[What to work on]
**1.** In the forum thread about MPI, substitute "Distributed" for "Heterogeneous" and write out the stretch from "I disagree ..." through "the application understands.".
**2.** Extract the stretch of the records from the line that contains "A pair of hopm-long boots" through the end of the records, copying each line exactly and leaving the pictures out.

═══ Document text

> Jim Cownie writes:
> The thing which *is* hard is to handle receiving and understanding
> data whose data types you didn't know at compile time. But this is
> clearly hard anyway, aside from MPI. (How do you know what to do with
> the data if you don't even know what format it is in ?).
Receiving it is easy. Understanding it is hard, UNLESS you are
interested in 3rd party transfers -- especially those involving
parallel broadcast and reduction. The principal parties will
understand the data, and make requests based on that understanding.
> Such applications seem to me to be few, and (I certainly hope) will be
> written by competent people, to whom the MPI issues will be but one
> very small part of the problem.
I disagree ... such applications are many and growing at a tremendous
rate. They are:
Parallel DBMS
Parallel Archival Storage
Heterogeneous Parallel Computation
The 1st two technologies are essential to managing the exponential growth
of *application* generated data.
Scenario:
1. User application on N nodes of a parallel platform scans
parallel DBMS (running on M nodes) for data of interest,
stored in data formats the application understands.
2. The DBMS looks for matches in it's metadata index and a list of
entries matching the query are returned to the application.
3. The application selects one from the list, but wants only
certain fields.
4. The application requests a cross section of the stored data
from the DBMS.

══════
═══ Data extracts

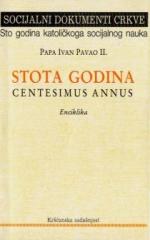 Centesimus annus - Stota godina: Enciklika pape Ivana Pavla II prigodom stote godišnjice "Rerum novarum"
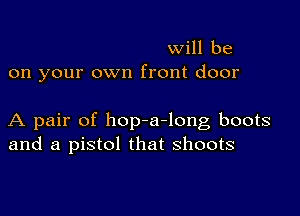 will be
on your own front door

A pair of hopm-long boots
and a pistol that shoots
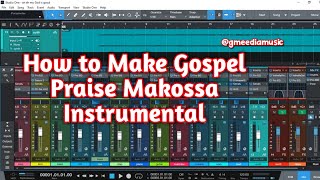 How to make Gospel makossa praise instrumental| Gospel Production breakdown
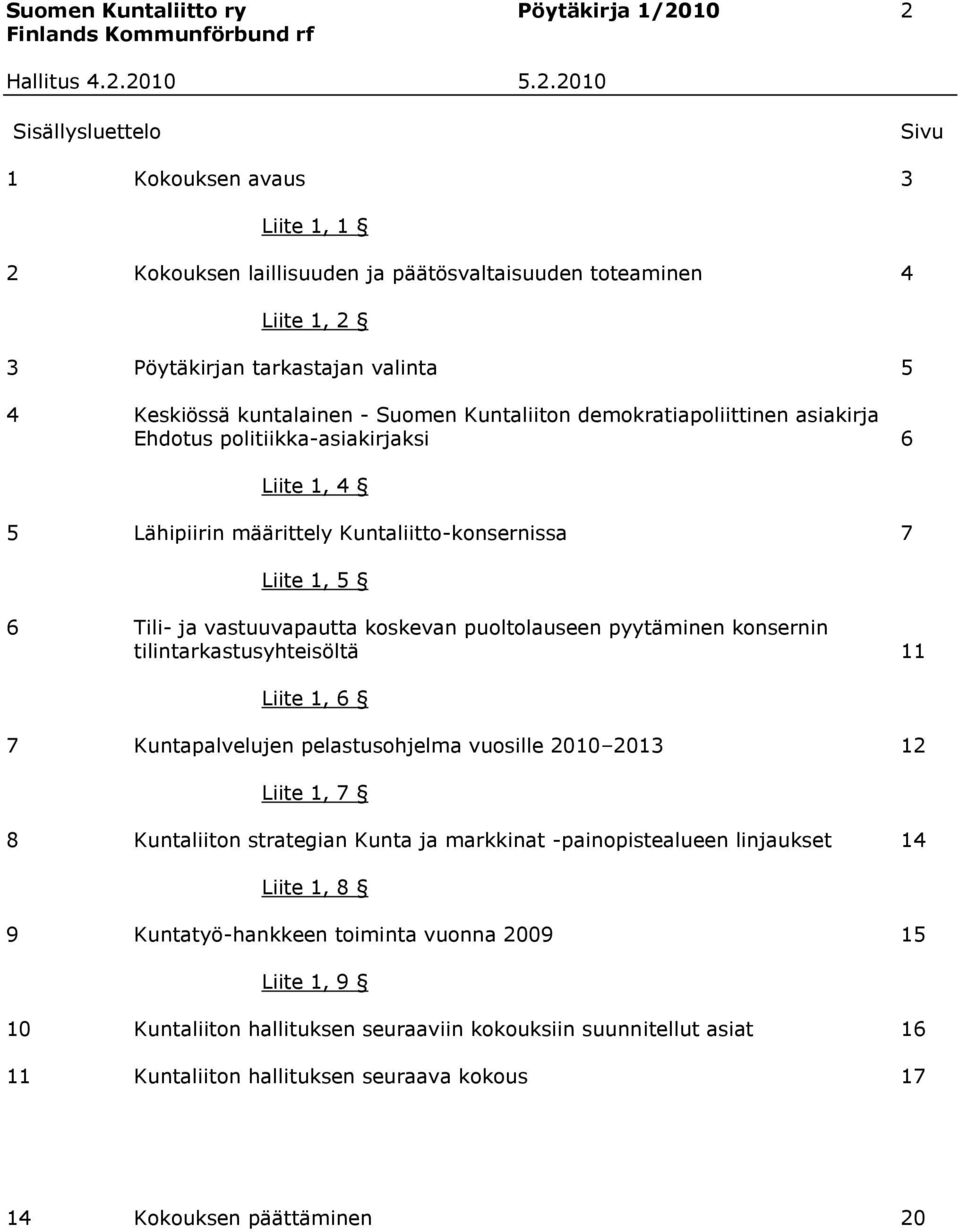 vastuuvapautta koskevan puoltolauseen pyytäminen konsernin tilintarkastusyhteisöltä 11 Liite 1, 6 7 Kuntapalvelujen pelastusohjelma vuosille 2010 2013 12 Liite 1, 7 8 Kuntaliiton strategian Kunta ja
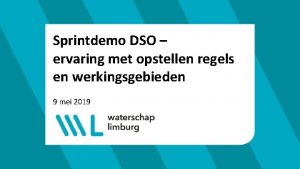 Sprintdemo DSO ervaring met opstellen regels en werkingsgebieden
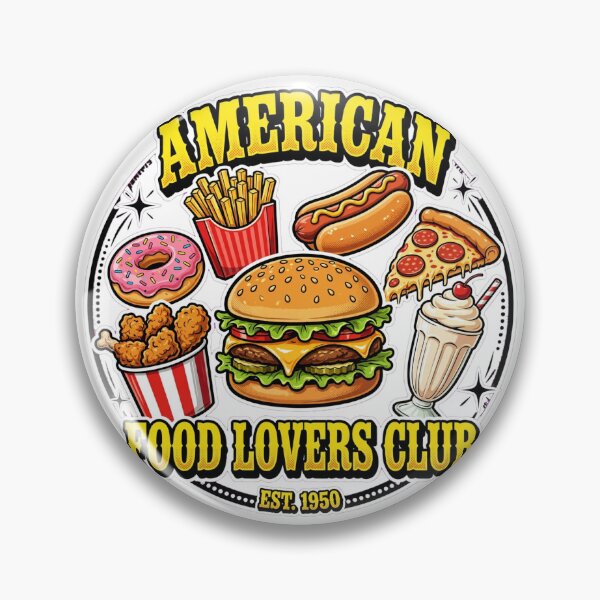 Item preview, American Food Lovers Club EST. 1950 - Retro Diner Fast Food Pin designed and sold by yassine elhaidi.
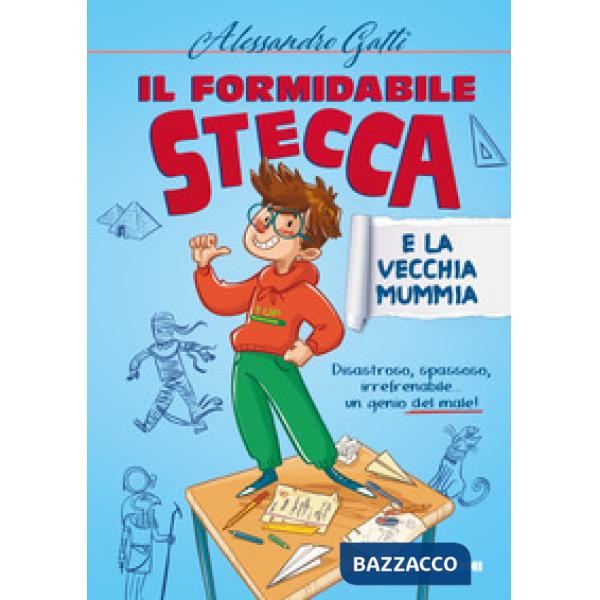 Formidabile Stecca e la vecchia mummia (Il)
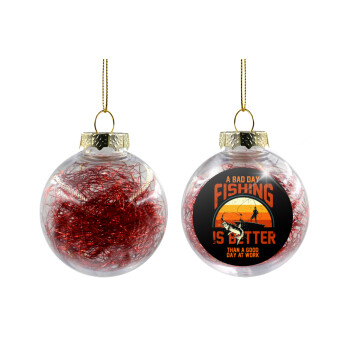A bad day FISHING is better than a good day at work, Στολίδι Χριστουγεννιάτικη μπάλα δένδρου διάφανη με κόκκινο γέμισμα 8cm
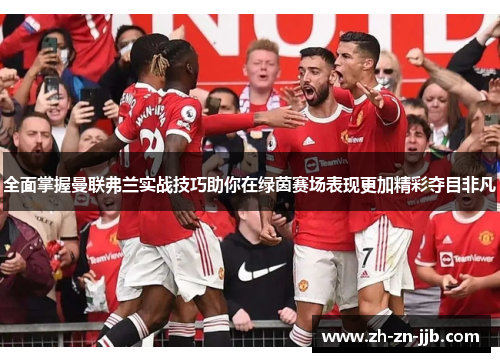 全面掌握曼联弗兰实战技巧助你在绿茵赛场表现更加精彩夺目非凡
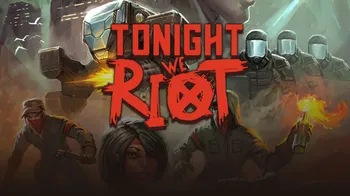 Tonight We Riot cover image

══════

[Answer section]
**1.**
I disagree ... such applications are many and growing at a tremendous
rate. They are:
Parallel DBMS
Parallel Archival Storage
Distributed Parallel Computation
The 1st two technologies are essential to managing the exponential growth
of *application* generated data.
Scenario:
1. User application on N nodes of a parallel platform scans
parallel DBMS (running on M nodes) for data of interest,
stored in data formats the application understands.

**2.**
A pair of hopm-long boots
and a pistol that shoots
 How to make Gospel makossa praise instrumental| Gospel Production breakdown
 vastuuvapautta koskevan puoltolauseen pyytäminen konsernin tilintarkastusyhteisöltä 11 Liite 1, 6 7 Kuntapalvelujen pelastusohjelma vuosille 2010 2013 12 Liite 1, 7 8 Kuntaliiton strategian Kunta ja
 Sprintdemo DSO ervaring met opstellen regels en werkingsgebieden
 Item preview, American Food Lovers Club EST. 1950 - Retro Diner Fast Food Pin designed and sold by yassine elhaidi.
 Formidabile Stecca e la vecchia mummia (Il)
A bad day FISHING is better than a good day at work, Στολίδι Χριστουγεννιάτικη μπάλα δένδρου διάφανη με κόκκινο γέμισμα 8cm
 全面掌握曼联弗兰实战技巧助你在绿茵赛场表现更加精彩夺目非凡
 Tonight We Riot cover image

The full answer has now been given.